MY ONLY OTHER ADVICE IS USE LOCKTITE ON THE CALIPER BOLTS WHEN YOU REINSTALL THEM ON THE AXLE FLANGE....

They will vibrate loose if you dont........ learned this the hard way.........

mnpracing
07-16-2011, 10:03 AM
Well I finally got time to replace the front axle on my tandem. It went better than I thought it would. I was surprised at how simply everything goes together, for some reason I was expecting a more complicated setup. I did it by myself as my normal helper was out of town.

For background, I didn't not have the same issue as others that initiated a replacement of the axle. Most will have the issue where the internals of the axle break and the trailing arm pivots up so that the tire is rubbing the fender. In my case, my belief is that the previous owner trailered tongue-low so that there was undue stress on the front axle, causing a permanent state of toe-out and negative camber. When I bought the boat last august, the insides of the front tires were almost bald, and cupped.

I had replaced the trailing arms on this same axle previously (in hopes that they were the reason for the toe-out and neg camber), so those slid off nicely because I had used anti-seize on the splines.

There are four bolts holding the axle to the trailer, two on each side. When I loosened them, it didn't feel like they were at 150lbs of torque (which is the spec), so I thought that was curious.

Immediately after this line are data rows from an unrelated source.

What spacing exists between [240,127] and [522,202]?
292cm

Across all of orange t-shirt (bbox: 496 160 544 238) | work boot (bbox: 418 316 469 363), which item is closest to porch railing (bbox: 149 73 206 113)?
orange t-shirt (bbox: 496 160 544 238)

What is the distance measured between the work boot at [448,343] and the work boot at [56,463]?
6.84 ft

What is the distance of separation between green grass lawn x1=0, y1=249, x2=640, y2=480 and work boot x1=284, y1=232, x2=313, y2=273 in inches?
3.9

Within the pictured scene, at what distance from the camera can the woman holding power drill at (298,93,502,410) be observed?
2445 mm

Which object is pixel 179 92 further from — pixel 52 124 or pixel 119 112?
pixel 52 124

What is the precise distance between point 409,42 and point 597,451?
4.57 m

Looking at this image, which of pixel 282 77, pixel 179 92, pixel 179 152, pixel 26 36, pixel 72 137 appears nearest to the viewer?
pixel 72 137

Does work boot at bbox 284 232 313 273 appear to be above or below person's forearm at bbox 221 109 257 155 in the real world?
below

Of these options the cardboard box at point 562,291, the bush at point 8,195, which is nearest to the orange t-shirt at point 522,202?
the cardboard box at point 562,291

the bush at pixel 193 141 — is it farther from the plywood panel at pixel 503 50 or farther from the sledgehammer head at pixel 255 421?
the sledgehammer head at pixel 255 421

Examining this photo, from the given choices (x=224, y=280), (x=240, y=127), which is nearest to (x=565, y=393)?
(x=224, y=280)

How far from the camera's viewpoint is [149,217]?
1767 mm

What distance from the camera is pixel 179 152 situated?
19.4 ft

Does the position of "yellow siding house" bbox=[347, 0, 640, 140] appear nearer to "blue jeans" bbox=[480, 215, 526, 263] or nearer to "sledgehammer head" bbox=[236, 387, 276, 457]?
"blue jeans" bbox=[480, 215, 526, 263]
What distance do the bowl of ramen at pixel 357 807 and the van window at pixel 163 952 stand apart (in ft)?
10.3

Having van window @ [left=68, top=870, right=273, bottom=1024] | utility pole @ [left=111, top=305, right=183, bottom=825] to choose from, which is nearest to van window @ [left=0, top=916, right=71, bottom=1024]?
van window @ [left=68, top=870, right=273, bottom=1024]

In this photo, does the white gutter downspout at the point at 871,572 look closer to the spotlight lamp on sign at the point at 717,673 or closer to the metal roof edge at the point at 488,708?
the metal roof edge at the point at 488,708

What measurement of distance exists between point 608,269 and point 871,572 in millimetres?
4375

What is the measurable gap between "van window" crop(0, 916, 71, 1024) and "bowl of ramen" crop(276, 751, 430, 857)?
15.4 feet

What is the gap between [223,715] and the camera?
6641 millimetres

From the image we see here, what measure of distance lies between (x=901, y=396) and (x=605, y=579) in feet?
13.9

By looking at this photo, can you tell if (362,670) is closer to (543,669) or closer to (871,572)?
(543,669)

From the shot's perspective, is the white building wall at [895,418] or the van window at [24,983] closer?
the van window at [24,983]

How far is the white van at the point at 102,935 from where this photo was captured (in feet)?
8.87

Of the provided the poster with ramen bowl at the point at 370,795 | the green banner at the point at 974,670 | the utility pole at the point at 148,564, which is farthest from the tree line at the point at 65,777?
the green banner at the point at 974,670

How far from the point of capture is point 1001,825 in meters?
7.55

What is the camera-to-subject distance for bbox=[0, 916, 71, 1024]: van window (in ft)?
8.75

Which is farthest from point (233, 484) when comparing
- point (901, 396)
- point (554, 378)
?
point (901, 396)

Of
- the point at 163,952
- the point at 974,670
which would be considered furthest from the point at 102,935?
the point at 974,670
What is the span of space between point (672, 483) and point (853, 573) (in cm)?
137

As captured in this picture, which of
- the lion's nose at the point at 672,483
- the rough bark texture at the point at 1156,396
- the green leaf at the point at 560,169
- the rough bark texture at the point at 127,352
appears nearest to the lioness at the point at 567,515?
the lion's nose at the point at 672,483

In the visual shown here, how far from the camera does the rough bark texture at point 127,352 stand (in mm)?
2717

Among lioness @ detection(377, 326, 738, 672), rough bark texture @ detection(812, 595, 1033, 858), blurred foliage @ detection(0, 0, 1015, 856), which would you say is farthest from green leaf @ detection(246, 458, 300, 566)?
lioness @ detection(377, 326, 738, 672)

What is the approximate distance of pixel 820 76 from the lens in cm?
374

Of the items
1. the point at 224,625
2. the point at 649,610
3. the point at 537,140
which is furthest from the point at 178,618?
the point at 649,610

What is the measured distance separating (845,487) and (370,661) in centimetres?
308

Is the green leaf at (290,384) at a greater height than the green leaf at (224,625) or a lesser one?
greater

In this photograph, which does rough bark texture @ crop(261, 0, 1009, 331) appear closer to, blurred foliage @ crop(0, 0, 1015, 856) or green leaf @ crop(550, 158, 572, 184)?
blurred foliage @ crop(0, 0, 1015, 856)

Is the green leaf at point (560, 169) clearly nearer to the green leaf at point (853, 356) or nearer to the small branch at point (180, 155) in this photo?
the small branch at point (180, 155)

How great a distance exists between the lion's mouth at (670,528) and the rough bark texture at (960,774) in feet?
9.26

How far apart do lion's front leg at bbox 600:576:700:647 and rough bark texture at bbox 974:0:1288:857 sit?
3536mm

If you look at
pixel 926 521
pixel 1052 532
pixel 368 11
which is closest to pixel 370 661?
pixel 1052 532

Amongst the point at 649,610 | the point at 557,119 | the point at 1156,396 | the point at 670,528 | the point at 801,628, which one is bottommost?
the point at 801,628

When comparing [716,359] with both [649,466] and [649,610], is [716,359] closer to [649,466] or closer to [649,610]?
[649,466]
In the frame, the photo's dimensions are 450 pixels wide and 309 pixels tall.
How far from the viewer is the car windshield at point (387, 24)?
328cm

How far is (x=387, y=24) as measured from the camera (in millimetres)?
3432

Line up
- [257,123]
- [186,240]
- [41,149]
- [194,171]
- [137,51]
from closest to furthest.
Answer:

The brake lines came off easily, with very little spillage of brake fluid.

I loosened all four bolts and put the nylocs back on the ends of the bolts to hold everything. Then I removed the two bolts from one side, and set that end down on my creeper. Then I removed the two bolts from the other side and set that end down on a 4X4 block of wood. Then I just picked up that end, kicked the 4x4 out of the way and moved back to get the axle out from under the trailer. I positioned the new axle the same way, I put one end on my creeper and just lifted the other end and rolled it under the trailer. It worked pretty slick. Then I lifted one end all the way up to the frame rail and stuck the bolts in and threaded on the nylocs to hold it. Then did the same for the other end. After it was loosely bolted in position I then tighted them to spec.

Boatmate did a not-so-precise job of tacking on the brake line to the axle tube. I had to pop the brake line out of the brackets on the axle tube to reposition it so that it reached both ends of the axle appropriately. In the process one of the welded-on clips popped off (bad welding job), so I just used a SS hose clamp to hold it since its underneath I wasn't too concerned about how unsightly the clamp will be.

I then re-connected the brake lines, re-installed the trailing arms (150lbs torque), and re-installed the calipers (using loctite 242) and used spray paint to touch up the axle from where it was not packed appropriately for shipping, and also because Boatmate painted the axle after installing the brake line, so when I had to move the brake line, it revealed bare metal. For bleeding the brake lines, I used a Mityvac hand pump which worked pretty well. The only PITA part was needing to frequently refill the master cylinder because it doesn't hold much fluid. I pulled new fluid through all of the lines so it took a while because of the need to stop and refill the MC.

I haven't pulled it yet with the new axle, but visually I can see the improvement in the toe and camber. In total it took me about 4 hours including blocking up the trailer.

you da man
07-16-2011, 12:05 PM
Agree with the brakeline welds and routing on the axle. It is a "simple" big job, just two people make it easier. The only thing that makes it feel like "work" is because your on your back in cramped quarters.